The petition concerned the use of what are commonly referred to as “monetary bail schedules,” where bail amounts are pre-determined, based upon specific offences. The practice allows later adjustment once a defendant appears before a judge.

In Walker’s case, he was jailed because he could not afford to pay $168 in traffic fines and had no means of communicating with a family member to obtain the funds. Leading the position that he, and others in their situation, are jailed simply because they are poor.

The petition questioned whether conducting arbitrary individual reviews of bails set by a schedule within 48 hours meets constitutional muster or instead discriminates against the poor, according to the American Bail Coalition.

The Eleventh Circuit Court of Appeals upheld, on a 2-1 decision, the use of monetary bail schedules. As a result of the suit, the city of Calhoun created a new standing order on bail.

It allowed for the use of schedules but required defendants to be heard by a judge within 48 hours, in which they could request a reduction in bail or be released on their own recognizance.

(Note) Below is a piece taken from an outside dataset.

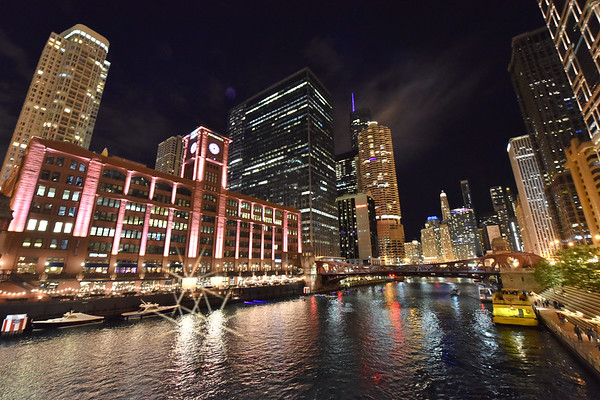 Chicago along the river at night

“The Supreme Court today sent a very strong message that monetary bail and bail schedules are constitutional if the proper due process procedures are followed,” Jeff Clayton, Executive Director of the American Bail Coalition, said in a statement.

“It has a been a long, hard and expensive road to get here,” Clayton said.

In denying to hear the Petition (denial of cert), the Supreme Court has also affirmed that rational basis review is the appropriate standard for reviewing claims of wealth-based discrimination under the equal protection clause. “This is contrary to the ruling of two federal district judges who decided to apply intermediate scrutiny and strict scrutiny,” Clayton said.

The denial of cert is considered a milestone victory for constitutional law and the commercial bail industry. “Then-U.S. Attorney General Eric Holder first filed a statement of interest in Varden v. City of Clanton in 2015, arguing against the use of bail schedules,” Clayton added.

“Since that time, we have been waiting for a signal from the U.S. Supreme Court as to whether the use of money bail schedules is constitutional. Today, we can say without hesitation, we know their answer,” he said.